きっと今までにないくらい、瀬織らしい顔をしていただろう。

今はその微笑みを見れないけれど、いつかお互いに笑い合えたらいい。

「反応がないな……」

黙り込んでいた静芽が重々しく呟く。

聴力だけでなく、他の感覚も優れた静芽がそう言うということは、父には私の叫びが聞こえていないのだろう。

それはありがたくもあり、同時にもう二度と声は届かないのだと悟った。

「オレ、よくわかってねーけど。あの親父さん、かわいそーだわ」

瀬織の向こう側にいる遊磨が困ったように息を吐く。

「オレはあの親父さんと同じ立場だ。槍巫女の筆頭家門に生まれて、巫女にはなれなかった。姉が当主になるのはわかりきっていたし」

まったく同じだ、とこの場で父の劣等感を一番理解できるのは遊磨と知る。

違いがあるとすれば、幼馴染という存在がいたかどうか。

恋仲に関しては、それも父と同じかもしれない。
私が恋愛対象として好きになったのは静芽で、遊磨はこれからも付き合っていきたい仲間だったから。

ここまで同じ境遇なのに、父と遊磨はまったく価値観が異なる。

正反対といってもいい清々しさ。
前向きな遊磨は、思いきり舌打ちをし、同族嫌悪だと声をはって父・道頼に悪態をついていた。

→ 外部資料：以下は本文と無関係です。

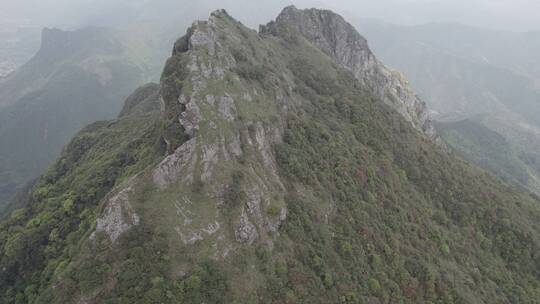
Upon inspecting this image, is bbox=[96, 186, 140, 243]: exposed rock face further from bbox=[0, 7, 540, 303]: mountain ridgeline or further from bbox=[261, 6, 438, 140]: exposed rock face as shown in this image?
bbox=[261, 6, 438, 140]: exposed rock face

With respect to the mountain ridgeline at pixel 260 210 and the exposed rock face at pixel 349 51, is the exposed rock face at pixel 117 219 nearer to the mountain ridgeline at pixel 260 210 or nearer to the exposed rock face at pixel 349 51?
the mountain ridgeline at pixel 260 210

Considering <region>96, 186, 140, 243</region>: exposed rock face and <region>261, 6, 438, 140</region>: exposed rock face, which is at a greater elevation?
<region>261, 6, 438, 140</region>: exposed rock face

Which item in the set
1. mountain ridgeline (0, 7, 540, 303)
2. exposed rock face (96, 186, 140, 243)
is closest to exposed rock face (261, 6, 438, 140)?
mountain ridgeline (0, 7, 540, 303)

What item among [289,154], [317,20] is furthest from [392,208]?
[317,20]

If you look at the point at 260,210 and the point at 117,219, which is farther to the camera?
the point at 260,210

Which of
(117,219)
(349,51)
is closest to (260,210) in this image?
(117,219)

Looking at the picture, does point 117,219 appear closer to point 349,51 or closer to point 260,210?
point 260,210

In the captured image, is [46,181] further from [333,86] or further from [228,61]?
[333,86]
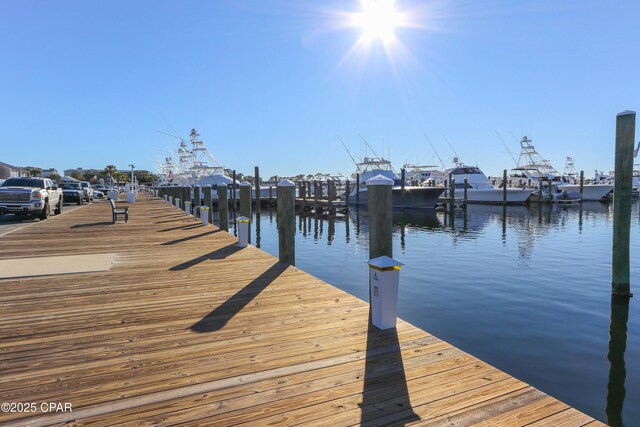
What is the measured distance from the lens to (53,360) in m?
3.56

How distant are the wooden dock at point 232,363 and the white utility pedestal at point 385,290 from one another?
16 centimetres

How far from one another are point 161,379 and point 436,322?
5.84 metres

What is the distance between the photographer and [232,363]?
3531 millimetres

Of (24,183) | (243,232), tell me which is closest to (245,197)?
(243,232)

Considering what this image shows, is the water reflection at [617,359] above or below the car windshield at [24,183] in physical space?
below

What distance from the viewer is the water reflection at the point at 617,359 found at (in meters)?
4.86

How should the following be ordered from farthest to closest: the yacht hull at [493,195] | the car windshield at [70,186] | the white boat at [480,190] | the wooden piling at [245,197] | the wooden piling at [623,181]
→ the white boat at [480,190] < the yacht hull at [493,195] < the car windshield at [70,186] < the wooden piling at [245,197] < the wooden piling at [623,181]

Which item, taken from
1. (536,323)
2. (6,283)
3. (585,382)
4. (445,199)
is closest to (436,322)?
(536,323)

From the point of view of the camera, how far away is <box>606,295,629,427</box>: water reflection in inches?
191

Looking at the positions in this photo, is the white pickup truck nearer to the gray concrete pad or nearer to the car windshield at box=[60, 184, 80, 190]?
the gray concrete pad

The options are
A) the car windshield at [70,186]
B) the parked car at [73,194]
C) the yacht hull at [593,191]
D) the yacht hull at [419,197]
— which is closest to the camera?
the parked car at [73,194]

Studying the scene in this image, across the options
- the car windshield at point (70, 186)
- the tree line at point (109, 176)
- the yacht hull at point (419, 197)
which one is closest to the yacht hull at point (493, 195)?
the yacht hull at point (419, 197)

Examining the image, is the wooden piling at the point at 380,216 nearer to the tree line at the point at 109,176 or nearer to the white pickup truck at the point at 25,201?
the white pickup truck at the point at 25,201

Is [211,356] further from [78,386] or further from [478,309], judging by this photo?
[478,309]
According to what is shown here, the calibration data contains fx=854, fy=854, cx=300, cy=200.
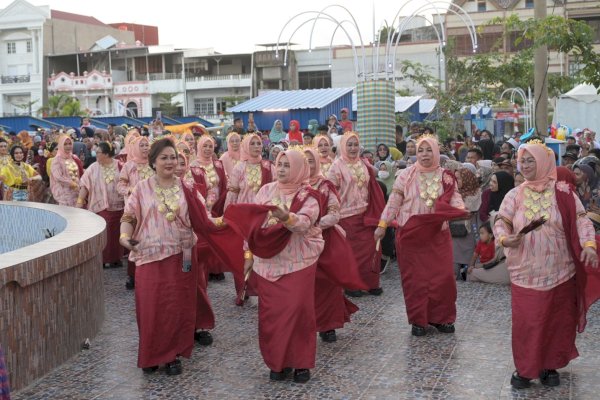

「強くなる方法はいくらでもあんだよ! てめぇに魅力がねぇから振られたんだろ! オレだって振られたけど、オレが悪いなんてちっとも思ってねぇ! だったら次は気持ちを向けてもらえるくらいイイ男になってりゃいいだけのことよ! バーカバーカ!!」

真っ当なことを言っていたのに、最後は幼稚になっている。

わざとそうやって私たちを傷つけないようにふるまっていると知り、こういうのはタイミングの問題だと理解した。

遊磨を心から尊敬する。
だからこそ、幸せになってほしいと願うばかりだった。